PROBLEM REQUIREMENTS
Print the following listing word for word, keeping every line unchanged.

=====

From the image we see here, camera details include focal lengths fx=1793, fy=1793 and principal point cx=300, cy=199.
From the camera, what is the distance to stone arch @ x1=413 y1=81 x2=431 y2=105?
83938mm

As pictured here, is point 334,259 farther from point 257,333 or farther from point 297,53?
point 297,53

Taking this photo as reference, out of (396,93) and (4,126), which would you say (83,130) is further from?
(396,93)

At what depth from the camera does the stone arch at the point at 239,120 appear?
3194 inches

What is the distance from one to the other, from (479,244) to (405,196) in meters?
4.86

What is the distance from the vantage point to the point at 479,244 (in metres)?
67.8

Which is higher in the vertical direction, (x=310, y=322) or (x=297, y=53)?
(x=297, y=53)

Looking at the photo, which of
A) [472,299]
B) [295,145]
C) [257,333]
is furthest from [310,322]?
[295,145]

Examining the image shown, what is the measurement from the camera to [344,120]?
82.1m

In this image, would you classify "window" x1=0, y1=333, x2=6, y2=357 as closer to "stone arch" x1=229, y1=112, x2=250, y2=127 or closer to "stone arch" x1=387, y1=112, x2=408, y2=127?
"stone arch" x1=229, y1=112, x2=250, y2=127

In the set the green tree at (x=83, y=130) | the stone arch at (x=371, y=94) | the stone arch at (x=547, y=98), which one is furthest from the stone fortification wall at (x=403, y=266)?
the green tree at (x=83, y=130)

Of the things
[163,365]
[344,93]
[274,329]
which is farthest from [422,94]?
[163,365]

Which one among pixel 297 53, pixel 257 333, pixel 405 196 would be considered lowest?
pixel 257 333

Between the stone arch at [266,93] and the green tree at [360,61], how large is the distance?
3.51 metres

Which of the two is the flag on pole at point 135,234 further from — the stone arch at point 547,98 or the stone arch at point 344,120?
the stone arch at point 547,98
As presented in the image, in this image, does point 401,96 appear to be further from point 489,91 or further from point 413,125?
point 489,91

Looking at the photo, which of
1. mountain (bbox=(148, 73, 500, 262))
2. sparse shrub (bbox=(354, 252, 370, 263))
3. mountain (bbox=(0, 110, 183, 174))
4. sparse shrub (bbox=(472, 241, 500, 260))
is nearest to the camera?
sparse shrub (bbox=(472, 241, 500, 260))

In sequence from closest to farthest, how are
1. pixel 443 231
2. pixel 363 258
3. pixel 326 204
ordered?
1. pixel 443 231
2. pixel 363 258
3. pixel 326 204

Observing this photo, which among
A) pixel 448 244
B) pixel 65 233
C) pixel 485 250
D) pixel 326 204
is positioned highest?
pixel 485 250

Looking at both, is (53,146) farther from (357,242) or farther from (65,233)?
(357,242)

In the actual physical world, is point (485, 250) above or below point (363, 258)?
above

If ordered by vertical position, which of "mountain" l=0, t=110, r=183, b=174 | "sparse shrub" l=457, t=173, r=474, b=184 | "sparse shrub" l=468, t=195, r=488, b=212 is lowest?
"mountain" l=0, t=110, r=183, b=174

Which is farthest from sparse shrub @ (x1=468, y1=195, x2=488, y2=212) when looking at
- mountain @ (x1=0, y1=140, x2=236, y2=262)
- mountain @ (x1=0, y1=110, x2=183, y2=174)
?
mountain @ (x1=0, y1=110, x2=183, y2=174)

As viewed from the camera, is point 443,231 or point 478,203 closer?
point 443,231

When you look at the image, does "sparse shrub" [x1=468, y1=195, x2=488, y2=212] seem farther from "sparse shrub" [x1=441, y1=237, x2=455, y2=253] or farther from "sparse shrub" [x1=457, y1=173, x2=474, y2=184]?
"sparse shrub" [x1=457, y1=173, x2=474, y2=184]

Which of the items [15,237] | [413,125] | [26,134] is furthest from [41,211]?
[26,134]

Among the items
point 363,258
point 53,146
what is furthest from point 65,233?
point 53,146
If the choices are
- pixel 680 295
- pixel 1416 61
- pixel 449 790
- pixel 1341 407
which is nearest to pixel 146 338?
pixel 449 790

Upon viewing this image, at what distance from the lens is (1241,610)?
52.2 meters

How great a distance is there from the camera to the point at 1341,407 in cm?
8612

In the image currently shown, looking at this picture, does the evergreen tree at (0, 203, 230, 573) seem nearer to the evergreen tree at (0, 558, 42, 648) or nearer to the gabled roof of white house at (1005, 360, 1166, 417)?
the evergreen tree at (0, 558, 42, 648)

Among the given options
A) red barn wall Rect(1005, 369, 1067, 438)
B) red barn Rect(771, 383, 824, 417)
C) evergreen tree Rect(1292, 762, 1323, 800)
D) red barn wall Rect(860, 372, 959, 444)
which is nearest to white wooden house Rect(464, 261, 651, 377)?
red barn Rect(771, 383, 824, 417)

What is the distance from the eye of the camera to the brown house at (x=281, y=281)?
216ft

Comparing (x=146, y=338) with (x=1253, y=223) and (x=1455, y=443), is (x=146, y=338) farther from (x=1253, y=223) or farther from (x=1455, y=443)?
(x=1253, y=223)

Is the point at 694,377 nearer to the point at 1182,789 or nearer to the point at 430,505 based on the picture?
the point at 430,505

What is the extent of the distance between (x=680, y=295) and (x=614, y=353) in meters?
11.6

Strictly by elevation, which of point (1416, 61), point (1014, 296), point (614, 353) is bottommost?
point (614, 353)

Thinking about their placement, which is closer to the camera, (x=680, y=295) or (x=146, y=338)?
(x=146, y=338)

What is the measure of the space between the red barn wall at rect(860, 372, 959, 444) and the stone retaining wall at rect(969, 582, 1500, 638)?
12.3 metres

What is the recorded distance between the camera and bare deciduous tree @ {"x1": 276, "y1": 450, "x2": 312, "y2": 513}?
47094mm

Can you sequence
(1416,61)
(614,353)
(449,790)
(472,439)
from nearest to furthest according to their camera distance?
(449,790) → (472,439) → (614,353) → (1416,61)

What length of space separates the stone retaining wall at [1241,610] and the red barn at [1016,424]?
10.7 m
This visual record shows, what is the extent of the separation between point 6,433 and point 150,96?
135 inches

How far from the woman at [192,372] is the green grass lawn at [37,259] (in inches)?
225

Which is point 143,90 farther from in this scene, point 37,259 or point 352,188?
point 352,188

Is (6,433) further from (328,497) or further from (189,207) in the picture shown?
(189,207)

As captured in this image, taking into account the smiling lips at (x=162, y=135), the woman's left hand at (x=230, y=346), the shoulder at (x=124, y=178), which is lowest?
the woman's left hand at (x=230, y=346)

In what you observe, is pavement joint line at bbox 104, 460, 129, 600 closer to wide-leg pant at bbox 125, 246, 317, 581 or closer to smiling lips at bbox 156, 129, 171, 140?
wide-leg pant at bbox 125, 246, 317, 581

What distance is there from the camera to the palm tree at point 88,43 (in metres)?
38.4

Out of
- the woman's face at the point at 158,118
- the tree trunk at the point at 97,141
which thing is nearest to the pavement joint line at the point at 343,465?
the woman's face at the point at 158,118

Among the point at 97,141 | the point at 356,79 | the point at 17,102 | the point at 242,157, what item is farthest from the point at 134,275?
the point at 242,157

=====

WORKED ANSWER
From the image we see here, camera details include focal lengths fx=1793, fy=1793 and principal point cx=300, cy=199.
From the camera, what is the distance to stone arch @ x1=413 y1=81 x2=431 y2=105?
83938mm

As pictured here, is point 334,259 farther from point 257,333 or farther from point 297,53?
point 297,53

Taking this photo as reference, out of (396,93) and (4,126), which would you say (83,130) is further from?
(396,93)

At what depth from the camera does the stone arch at the point at 239,120 appear?
3194 inches

What is the distance from one to the other, from (479,244) to (405,196) in meters?
4.86

What is the distance from the vantage point to the point at 479,244 (in metres)?
67.8

Which is higher in the vertical direction, (x=310, y=322) or (x=297, y=53)?
(x=297, y=53)

Looking at the photo, which of
A) [472,299]
B) [295,145]
C) [257,333]
is furthest from [310,322]?
[295,145]

Examining the image shown, what is the measurement from the camera to [344,120]?
82.1m

In this image, would you classify "window" x1=0, y1=333, x2=6, y2=357 as closer to "stone arch" x1=229, y1=112, x2=250, y2=127 or closer to "stone arch" x1=387, y1=112, x2=408, y2=127?
"stone arch" x1=229, y1=112, x2=250, y2=127

In the set the green tree at (x=83, y=130) | the stone arch at (x=371, y=94) | the stone arch at (x=547, y=98), which one is furthest from the stone fortification wall at (x=403, y=266)?
the green tree at (x=83, y=130)

Of the things
[163,365]
[344,93]
[274,329]
which is farthest from [422,94]?
[163,365]

Which one among pixel 297 53, pixel 257 333, pixel 405 196 would be considered lowest?
pixel 257 333

Between the stone arch at [266,93] and the green tree at [360,61], how large is the distance?
3.51 metres

Which of the two is the flag on pole at point 135,234 further from — the stone arch at point 547,98 or the stone arch at point 344,120?
the stone arch at point 547,98
As presented in the image, in this image, does point 401,96 appear to be further from point 489,91 or further from point 413,125?
point 489,91

Looking at the photo, which of
1. mountain (bbox=(148, 73, 500, 262))
2. sparse shrub (bbox=(354, 252, 370, 263))
3. mountain (bbox=(0, 110, 183, 174))
4. sparse shrub (bbox=(472, 241, 500, 260))
is nearest to the camera?
sparse shrub (bbox=(472, 241, 500, 260))

In sequence from closest to farthest, how are
1. pixel 443 231
2. pixel 363 258
3. pixel 326 204
ordered?
1. pixel 443 231
2. pixel 363 258
3. pixel 326 204

Observing this photo, which among
A) pixel 448 244
B) pixel 65 233
C) pixel 485 250
D) pixel 326 204
is positioned highest?
pixel 485 250

Looking at both, is (53,146) farther from (357,242) or farther from (65,233)?
(357,242)

In the actual physical world, is point (485, 250) above or below point (363, 258)?
above

If ordered by vertical position, which of "mountain" l=0, t=110, r=183, b=174 | "sparse shrub" l=457, t=173, r=474, b=184 | "sparse shrub" l=468, t=195, r=488, b=212 is lowest?
"mountain" l=0, t=110, r=183, b=174

Which is farthest from sparse shrub @ (x1=468, y1=195, x2=488, y2=212) when looking at
- mountain @ (x1=0, y1=140, x2=236, y2=262)
- mountain @ (x1=0, y1=110, x2=183, y2=174)
?
mountain @ (x1=0, y1=110, x2=183, y2=174)

As viewed from the camera, is point 443,231 or point 478,203 closer?
point 443,231

When you look at the image, does "sparse shrub" [x1=468, y1=195, x2=488, y2=212] seem farther from "sparse shrub" [x1=441, y1=237, x2=455, y2=253] or farther from "sparse shrub" [x1=457, y1=173, x2=474, y2=184]?
"sparse shrub" [x1=457, y1=173, x2=474, y2=184]

Which of the items [15,237] | [413,125] | [26,134] is furthest from [41,211]?
[26,134]

Among the items
point 363,258
point 53,146
what is furthest from point 65,233?
point 53,146
If the choices are
- pixel 680 295
- pixel 1416 61
- pixel 449 790
- pixel 1341 407
which is nearest to pixel 146 338?
pixel 449 790

Upon viewing this image, at what distance from the lens is (1241,610)?
52.2 meters

How great a distance is there from the camera to the point at 1341,407 in cm?
8612

In the image currently shown, looking at this picture, does the evergreen tree at (0, 203, 230, 573) seem nearer to the evergreen tree at (0, 558, 42, 648) or nearer to the gabled roof of white house at (1005, 360, 1166, 417)?
the evergreen tree at (0, 558, 42, 648)

Among the given options
A) red barn wall Rect(1005, 369, 1067, 438)
B) red barn Rect(771, 383, 824, 417)
C) evergreen tree Rect(1292, 762, 1323, 800)
D) red barn wall Rect(860, 372, 959, 444)
which is nearest to white wooden house Rect(464, 261, 651, 377)?
red barn Rect(771, 383, 824, 417)

What is the distance from the eye of the camera to the brown house at (x=281, y=281)?
216ft

Comparing (x=146, y=338) with (x=1253, y=223) and (x=1455, y=443), is (x=146, y=338) farther from (x=1253, y=223) or farther from (x=1455, y=443)?
(x=1253, y=223)

Is the point at 694,377 nearer to the point at 1182,789 or nearer to the point at 430,505 based on the picture?
the point at 430,505

What is the extent of the distance between (x=680, y=295) and (x=614, y=353) in meters?
11.6

Strictly by elevation, which of point (1416, 61), point (1014, 296), point (614, 353) is bottommost?
point (614, 353)

Thinking about their placement, which is closer to the camera, (x=680, y=295) or (x=146, y=338)?
(x=146, y=338)

What is the measure of the space between the red barn wall at rect(860, 372, 959, 444) and the stone retaining wall at rect(969, 582, 1500, 638)?
12.3 metres

What is the recorded distance between the camera and bare deciduous tree @ {"x1": 276, "y1": 450, "x2": 312, "y2": 513}?
47094mm

Can you sequence
(1416,61)
(614,353)
(449,790)
(472,439)
from nearest to furthest according to their camera distance?
(449,790) → (472,439) → (614,353) → (1416,61)

What length of space separates the stone retaining wall at [1241,610] and the red barn at [1016,424]?
10.7 m
This visual record shows, what is the extent of the separation between point 6,433 and point 150,96?
135 inches

How far from the woman at [192,372] is the green grass lawn at [37,259] (in inches)?
225

Which is point 143,90 farther from in this scene, point 37,259 or point 352,188?
point 352,188

Is (6,433) further from (328,497) or further from (189,207) in the picture shown?
(189,207)

As captured in this image, taking into account the smiling lips at (x=162, y=135), the woman's left hand at (x=230, y=346), the shoulder at (x=124, y=178), which is lowest?
the woman's left hand at (x=230, y=346)

In what you observe, is pavement joint line at bbox 104, 460, 129, 600 closer to wide-leg pant at bbox 125, 246, 317, 581 or closer to smiling lips at bbox 156, 129, 171, 140?
wide-leg pant at bbox 125, 246, 317, 581

What distance is there from the camera to the palm tree at point 88,43 (in metres)?
38.4

Out of
- the woman's face at the point at 158,118
- the tree trunk at the point at 97,141
which thing is nearest to the pavement joint line at the point at 343,465?
the woman's face at the point at 158,118

Among the point at 97,141 | the point at 356,79 | the point at 17,102 | the point at 242,157, what item is farthest from the point at 134,275?
the point at 242,157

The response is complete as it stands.